The proposed natural gas pipeline from the Juniper Ridge Landfill to the University of Maine.
Casella Waste Systems
The proposed natural gas pipeline from the Juniper Ridge Landfill to the University of Maine.
By Nick McCrea, BDN Staff
Posted Aug. 29, 2012, at 3:32 p.m.

ORONO, Maine — The Maine Public Utilities Commission has granted a fifth extension to allow a Casella Waste Systems Inc. subsidiary and Bangor Gas Co. LLC to resolve a dispute over a proposed seven-mile methane gas pipeline between the Juniper Ridge landfill in Old Town and the University of Maine.

Talks began in late April after Bangor Gas claimed the pipeline deal between EcoGas LLC would hurt its ratepayers and lead to the “degradation of our franchise,” an attorney for Bangor Gas said during an initial case conference with the PUC on April 25.

On Monday, the groups requested their fifth extension, which was granted by the PUC the next day. EcoGas and Bangor Gas representatives have been asked to report back on Oct. 1 and update the commission on the progress of negotiations.

Don Meagher, Casella’s manager of planning and development, said Wednesday that talks are moving forward. Otherwise, he said, discussions would have ended and the matter would have been decided by litigation.

According to PUC rules, there is no statutory deadline for this type of case.

Meagher said that at this point he doesn’t know whether the lengthy discussion process will delay EcoGas’ plans to have UMaine hooked up for methane service by the heating season of 2013.

“Our focus right now is the PUC filing,” he said. “Once we get to whatever resolution we arrive at, and whenever we arrive at it, we’ll evaluate the schedule at that point.”

Meagher said the agreement with UMaine could be altered if the schedule can’t be met.
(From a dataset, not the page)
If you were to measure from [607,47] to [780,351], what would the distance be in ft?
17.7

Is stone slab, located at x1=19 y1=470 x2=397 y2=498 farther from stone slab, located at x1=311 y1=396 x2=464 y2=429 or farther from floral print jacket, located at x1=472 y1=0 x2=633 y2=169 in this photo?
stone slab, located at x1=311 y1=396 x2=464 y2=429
The EcoGas-proposed pipeline system would move methane gas from Casella-operated Juniper Ridge Landfill in Old Town to UMaine’s Steam Plant, where the gas would be used to run boilers and create heat for campus buildings.

Made of 12-inch-diameter, high-density polyethylene pipe, the gas pipeline would run south to Route 43 before turning east on Route 43 to the intersection with College Avenue Extension, where it would continue on to the Steam Plant. Casella expects the project will cost between $11 million and $13.5 million to design, build and permit.

The university and Casella reached a deal in November 2011 after about three years of discussions.

UMaine has said it expects to save $15 million under the 20-year agreement, while reducing its carbon footprint.

Bangor Gas has said that the pipeline deal would lead to degradation of its franchise.

Bangor Gas provides gas service to communities in Greater Bangor, including the University of Maine, and “is and will be directly, substantially and adversely affected by the petition of EcoGas LLC,” according to the company’s petition to intervene in PUC proceedings.

The Bangor Gas petition argued that the pipeline proposal is “unlawful, unfair and will result in harm to [Bangor Gas] and its customers.”